It creates a vocabulary composing of at most `max_vocab_size` of the frequent tokens within the corpus data. This vocabulary is saved under the `vocab_path` file.

In [0]:
def create_vocabulary(corpus_path, vocab_path, max_vocab_size=1e5):
    """Create and save the vocabulary of a corpus."""
    vocab = {}
    with open(corpus_path, "r", encoding="utf-8") as f:
        for line in f:
            tokens = line.strip().split()
            for token in tokens:
                if token in vocab:
                    vocab[token] += 1
                else:
                    vocab[token] = 1
    vocab_list = START_VOCAB + sorted(vocab, key=vocab.get, reverse=True)
    if len(vocab_list) > max_vocab_size:
        vocab_list = vocab_list[:max_vocab_size]
    with open(vocab_path, "w", encoding="utf-8") as f:
        for token in vocab_list:
              f.write(token + "\n")

The function `initialize_vocabulary` takes as input:
- **vocab_path**: the path to the file containing the vocabulary

It returns a tuple of two elements corresponding respectively to:
- **vocab**: a dictionnary `Token:Index` associating an index to each token in the vocabulary
- **rev_vocab**: a list of the (unique) tokens in the vocabulay associating each index to a token such that $vocab [rev\_vocab[i]] = i$.


In [0]:
def initialize_vocabulary(vocab_path):
    """Initialize the vocabulary."""
    if os.path.exists(vocab_path):
        with open(vocab_path, "r", encoding="utf-8") as f:
            rev_vocab = [line.strip() for line in f.readlines()]
        vocab = dict([(w, i) for (i, w) in enumerate(rev_vocab)])
        return vocab, rev_vocab
    else:
        raise ValueError("Vocabulary file {} not found.".format(vocab_path))

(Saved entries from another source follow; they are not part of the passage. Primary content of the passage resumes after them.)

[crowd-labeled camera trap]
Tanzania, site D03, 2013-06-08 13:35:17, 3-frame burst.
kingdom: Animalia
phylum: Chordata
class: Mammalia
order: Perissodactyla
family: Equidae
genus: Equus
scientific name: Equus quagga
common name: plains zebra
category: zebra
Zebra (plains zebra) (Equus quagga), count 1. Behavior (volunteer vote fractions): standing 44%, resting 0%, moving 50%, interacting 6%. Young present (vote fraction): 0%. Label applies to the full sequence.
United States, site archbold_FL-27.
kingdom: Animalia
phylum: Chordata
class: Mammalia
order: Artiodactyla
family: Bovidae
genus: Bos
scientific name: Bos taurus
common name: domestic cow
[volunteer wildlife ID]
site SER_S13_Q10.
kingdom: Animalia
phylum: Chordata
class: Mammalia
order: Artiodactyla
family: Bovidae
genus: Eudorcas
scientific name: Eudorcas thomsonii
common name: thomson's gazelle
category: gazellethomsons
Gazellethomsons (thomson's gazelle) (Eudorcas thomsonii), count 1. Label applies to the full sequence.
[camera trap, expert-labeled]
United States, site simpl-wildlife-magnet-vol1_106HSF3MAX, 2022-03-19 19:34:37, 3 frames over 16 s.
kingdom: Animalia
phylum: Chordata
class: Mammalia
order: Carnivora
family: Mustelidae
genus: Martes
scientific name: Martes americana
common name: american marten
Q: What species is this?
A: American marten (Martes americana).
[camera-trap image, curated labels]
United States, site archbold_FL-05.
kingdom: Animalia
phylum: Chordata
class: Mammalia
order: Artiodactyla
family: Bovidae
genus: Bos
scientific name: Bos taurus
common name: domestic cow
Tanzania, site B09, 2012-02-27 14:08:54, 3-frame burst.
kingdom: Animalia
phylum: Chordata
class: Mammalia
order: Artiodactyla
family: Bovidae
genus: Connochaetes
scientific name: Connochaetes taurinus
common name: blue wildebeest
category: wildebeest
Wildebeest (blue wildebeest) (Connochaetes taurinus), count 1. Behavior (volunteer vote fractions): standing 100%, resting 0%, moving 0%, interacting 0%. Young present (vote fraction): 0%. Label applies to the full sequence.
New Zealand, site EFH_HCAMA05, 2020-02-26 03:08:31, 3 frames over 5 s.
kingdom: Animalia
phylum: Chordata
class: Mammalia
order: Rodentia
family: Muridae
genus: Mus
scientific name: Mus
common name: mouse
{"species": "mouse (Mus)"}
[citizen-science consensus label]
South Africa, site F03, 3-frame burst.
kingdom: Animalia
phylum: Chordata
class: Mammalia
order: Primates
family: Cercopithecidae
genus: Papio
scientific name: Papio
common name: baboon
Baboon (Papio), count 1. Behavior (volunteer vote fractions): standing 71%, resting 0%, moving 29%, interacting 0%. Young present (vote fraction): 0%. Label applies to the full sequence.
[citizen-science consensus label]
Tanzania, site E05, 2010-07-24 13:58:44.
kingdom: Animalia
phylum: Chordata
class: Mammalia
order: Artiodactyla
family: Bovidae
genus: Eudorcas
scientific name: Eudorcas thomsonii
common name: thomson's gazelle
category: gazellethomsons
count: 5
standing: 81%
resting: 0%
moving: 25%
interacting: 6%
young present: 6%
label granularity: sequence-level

The function `read_corpus` takes as input:
- **corpus_path**: path to a corpus data

It returns the corpus data as a list of tokens.

In [0]:
def read_corpus(corpus_path):
    """Read and convert a corpus in a list of tokens."""
    with open(corpus_path, "r", encoding="utf-8") as f:
        corpus = f.read().split()
    return corpus

The function `corpus_to_token_ids` takes as input:
- **corpus**: the corpus as a list of tokens
- **vocab**: the vocabulary as a distionnary of the form `token:index`.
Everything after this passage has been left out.